De Ruyter had arrived at Barbados in April, but failing to take the ships in the harbour, sailed up to Martinique. There he repaired the damage with the help of the French and then sailed off to attack Virginia and New England.

In the meantime Sir Thomas Modyford had instructed, on orders from London, and given Colonel Edward Morgan his orders: he was to prepare an expedition to attack all the main Dutch Islands, Statia and Saba in the Leewards and Curacao and Bonaire off the coast of Venezuela…by the time De Ruyter had arrived Sir Thomas had reported to Arlington that “the privateers come in a-pace and cheerfully offer life and fortune to His Majesty’s service.”

On the 16th April Morgan sailed and Sir Thomas was very satisfied and wrote to Arlington…

“They are chiefly reformed privateers, scarce a planter amongst them, being resolute fellows, and are well armed with fuses and pistols. Their design is to fall upon St. Eustatius, Saba and Curacao, and on their homeward voyage visit the French and English buccaneers at Hispaniola and Tortugas. All this is prepared by the honest Privateer, at a rate of “no purchase, no pay”, and it will cost the King nothing considerable, some powder and mortar pieces.”

(Biography of Harry Morgan by Pope)

Second Reading

Tonyel  •  Link

"Sometimes it is the strictly commonplace utterances of the Great and Good that are noted"

Our own longstanding heir to the throne recently made an old and weak pun in a speech concerning his genes and having trouble fitting into his jeans. The assembled company roared with forced laughter no doubt confirming in his mind, as with so many other kings and presidents, that he must be something special.

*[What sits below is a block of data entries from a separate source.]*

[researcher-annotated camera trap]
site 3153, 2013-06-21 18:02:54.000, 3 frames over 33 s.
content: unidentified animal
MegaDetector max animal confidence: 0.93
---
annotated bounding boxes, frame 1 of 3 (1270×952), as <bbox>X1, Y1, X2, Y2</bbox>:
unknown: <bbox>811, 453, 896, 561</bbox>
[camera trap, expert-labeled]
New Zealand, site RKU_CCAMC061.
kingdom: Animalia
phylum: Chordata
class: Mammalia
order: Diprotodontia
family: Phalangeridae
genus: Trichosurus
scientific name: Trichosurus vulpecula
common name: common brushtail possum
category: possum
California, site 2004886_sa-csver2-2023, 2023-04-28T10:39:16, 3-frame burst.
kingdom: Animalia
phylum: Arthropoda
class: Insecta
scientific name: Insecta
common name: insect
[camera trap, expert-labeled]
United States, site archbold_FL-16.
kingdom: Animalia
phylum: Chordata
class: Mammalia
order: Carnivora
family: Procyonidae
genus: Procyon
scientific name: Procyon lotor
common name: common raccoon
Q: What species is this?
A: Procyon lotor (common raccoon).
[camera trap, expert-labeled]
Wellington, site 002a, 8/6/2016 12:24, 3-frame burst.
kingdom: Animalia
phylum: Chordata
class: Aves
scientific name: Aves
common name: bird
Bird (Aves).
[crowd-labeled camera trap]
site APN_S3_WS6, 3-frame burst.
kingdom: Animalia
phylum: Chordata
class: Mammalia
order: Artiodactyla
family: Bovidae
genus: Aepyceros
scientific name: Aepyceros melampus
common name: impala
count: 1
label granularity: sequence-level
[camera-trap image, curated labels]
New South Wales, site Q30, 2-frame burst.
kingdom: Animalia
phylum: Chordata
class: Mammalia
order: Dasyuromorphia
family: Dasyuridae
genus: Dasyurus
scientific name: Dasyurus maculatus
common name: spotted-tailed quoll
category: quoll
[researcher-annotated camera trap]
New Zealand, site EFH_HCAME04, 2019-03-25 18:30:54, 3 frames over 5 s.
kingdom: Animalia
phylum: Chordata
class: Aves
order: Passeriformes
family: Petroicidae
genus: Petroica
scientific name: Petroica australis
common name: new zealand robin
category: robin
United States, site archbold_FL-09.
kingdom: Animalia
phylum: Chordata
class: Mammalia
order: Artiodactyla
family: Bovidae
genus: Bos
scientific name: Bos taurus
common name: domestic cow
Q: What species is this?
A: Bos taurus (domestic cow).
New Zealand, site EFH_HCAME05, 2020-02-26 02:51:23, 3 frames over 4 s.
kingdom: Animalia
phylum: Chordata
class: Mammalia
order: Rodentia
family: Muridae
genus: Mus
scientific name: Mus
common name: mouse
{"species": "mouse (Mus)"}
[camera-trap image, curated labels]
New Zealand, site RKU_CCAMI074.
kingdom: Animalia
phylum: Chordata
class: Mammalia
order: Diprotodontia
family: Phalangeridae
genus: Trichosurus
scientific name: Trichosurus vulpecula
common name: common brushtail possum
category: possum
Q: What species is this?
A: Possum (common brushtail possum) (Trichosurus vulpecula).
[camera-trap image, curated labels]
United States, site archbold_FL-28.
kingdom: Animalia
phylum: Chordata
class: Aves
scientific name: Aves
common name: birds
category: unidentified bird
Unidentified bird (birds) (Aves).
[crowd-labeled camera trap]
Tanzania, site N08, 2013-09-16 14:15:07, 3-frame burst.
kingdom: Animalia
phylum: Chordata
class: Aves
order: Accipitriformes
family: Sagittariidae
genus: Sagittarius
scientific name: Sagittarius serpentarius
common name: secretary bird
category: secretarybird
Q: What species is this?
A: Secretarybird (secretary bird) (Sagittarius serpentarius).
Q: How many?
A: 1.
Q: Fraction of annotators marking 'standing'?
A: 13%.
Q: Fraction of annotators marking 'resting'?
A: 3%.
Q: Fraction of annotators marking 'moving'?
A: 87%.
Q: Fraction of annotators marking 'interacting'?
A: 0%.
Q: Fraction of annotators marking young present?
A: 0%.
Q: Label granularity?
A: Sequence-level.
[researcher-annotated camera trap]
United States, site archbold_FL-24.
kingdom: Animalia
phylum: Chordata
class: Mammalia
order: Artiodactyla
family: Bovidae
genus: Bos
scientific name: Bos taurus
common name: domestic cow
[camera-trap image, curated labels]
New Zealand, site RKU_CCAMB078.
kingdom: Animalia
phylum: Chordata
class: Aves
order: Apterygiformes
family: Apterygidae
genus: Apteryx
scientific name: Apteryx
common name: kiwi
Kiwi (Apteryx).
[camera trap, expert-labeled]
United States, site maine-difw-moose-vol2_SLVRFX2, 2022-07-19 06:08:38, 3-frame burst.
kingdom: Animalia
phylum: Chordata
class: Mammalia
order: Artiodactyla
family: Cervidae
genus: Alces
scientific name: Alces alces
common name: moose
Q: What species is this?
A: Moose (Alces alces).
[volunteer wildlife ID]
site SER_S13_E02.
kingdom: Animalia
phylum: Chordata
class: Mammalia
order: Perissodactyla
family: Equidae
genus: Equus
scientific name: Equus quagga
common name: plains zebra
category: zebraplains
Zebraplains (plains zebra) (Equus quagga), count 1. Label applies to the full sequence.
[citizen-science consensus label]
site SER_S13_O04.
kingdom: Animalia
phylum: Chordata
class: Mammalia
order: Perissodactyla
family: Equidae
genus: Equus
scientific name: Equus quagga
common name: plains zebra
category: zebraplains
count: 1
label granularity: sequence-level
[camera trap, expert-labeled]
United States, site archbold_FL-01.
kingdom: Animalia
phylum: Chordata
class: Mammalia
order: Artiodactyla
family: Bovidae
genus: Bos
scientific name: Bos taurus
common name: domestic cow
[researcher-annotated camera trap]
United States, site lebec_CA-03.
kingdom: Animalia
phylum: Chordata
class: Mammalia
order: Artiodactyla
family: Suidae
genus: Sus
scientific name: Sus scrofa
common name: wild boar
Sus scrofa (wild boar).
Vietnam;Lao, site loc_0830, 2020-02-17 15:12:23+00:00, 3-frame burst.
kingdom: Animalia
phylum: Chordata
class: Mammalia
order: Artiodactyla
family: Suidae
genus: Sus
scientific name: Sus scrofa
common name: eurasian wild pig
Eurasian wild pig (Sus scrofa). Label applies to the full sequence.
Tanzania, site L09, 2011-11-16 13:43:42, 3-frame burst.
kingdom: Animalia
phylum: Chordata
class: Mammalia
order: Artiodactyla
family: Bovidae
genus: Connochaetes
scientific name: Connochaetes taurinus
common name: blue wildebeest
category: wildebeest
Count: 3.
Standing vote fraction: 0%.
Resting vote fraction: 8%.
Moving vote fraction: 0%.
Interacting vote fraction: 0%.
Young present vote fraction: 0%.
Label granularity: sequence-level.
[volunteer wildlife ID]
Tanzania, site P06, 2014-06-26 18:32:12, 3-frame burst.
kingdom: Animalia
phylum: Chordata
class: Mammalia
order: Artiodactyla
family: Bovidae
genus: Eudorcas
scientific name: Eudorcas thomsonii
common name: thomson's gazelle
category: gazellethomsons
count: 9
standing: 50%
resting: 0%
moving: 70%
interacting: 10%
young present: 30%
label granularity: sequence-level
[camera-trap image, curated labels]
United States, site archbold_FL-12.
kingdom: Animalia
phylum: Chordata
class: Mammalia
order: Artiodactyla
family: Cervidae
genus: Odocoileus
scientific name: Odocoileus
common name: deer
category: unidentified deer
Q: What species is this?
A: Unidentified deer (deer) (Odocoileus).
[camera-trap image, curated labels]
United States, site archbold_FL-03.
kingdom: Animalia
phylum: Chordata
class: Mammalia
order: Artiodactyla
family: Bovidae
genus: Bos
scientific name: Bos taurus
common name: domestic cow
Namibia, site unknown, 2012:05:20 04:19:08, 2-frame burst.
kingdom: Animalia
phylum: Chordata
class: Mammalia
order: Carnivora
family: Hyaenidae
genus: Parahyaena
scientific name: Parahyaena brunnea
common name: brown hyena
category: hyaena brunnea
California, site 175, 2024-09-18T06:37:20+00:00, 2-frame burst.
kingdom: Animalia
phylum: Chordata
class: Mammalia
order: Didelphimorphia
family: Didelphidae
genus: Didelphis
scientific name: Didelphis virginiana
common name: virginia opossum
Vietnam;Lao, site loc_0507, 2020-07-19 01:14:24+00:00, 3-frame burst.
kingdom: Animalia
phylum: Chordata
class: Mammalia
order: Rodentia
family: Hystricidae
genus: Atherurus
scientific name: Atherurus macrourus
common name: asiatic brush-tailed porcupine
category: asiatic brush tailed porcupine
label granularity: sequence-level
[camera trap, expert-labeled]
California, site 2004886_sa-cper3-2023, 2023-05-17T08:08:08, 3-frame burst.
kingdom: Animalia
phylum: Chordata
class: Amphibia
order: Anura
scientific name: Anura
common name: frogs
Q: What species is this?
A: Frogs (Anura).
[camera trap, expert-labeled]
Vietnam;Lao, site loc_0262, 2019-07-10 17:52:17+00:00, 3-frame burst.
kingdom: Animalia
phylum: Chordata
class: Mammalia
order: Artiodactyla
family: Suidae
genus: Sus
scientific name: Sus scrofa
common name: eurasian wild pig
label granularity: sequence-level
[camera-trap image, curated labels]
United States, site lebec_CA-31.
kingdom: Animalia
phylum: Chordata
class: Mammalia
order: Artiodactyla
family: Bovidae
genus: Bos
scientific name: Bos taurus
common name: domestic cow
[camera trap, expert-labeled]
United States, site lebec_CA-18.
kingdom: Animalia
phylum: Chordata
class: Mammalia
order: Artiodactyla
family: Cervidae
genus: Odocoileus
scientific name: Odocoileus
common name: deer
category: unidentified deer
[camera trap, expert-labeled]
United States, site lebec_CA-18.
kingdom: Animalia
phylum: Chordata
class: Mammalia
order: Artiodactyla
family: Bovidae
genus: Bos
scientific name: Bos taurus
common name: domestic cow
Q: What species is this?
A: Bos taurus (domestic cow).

At least the earlier Charles had a reputation for supplying a prompt and accurate riposte to comments and situations which suggests intelligence and a ready wit.

Sasha Clarkson  •  Link

"What has become of this Kingdom?"

In the 17th century, the question would have been "What *is* become of this Kingdom?"

The verb "to be" was still used by Sam and contemporaries as the perfect tense auxiliary for intransitive verbs, as continues to be the practice in today's French and German.…

This can be used in literature to make the language sound archaic, eg, from Tolkien, Elendil saying
"Out of the Great Sea to Middle Earth I *am* come ..."

San Diego Sarah  •  Link

"This night I am told that news is come of our taking of three Dutch men-of-war, with the loss of one of our Captains."

Does L&M or anyone have information on these rumors? Or perhaps I'll have to wait until tomorrow ...???

Terry Foreman  •  Link

L&M, who usually present an account and supporting sources of such naval encounters, have nothing here.

Terry Foreman  •  Link

L&M regularly cite pertinent sources --- diaries, correspondence and calendars of state papers (government records in The National Archives in Kew). They found no records in 1970, but a research could be done.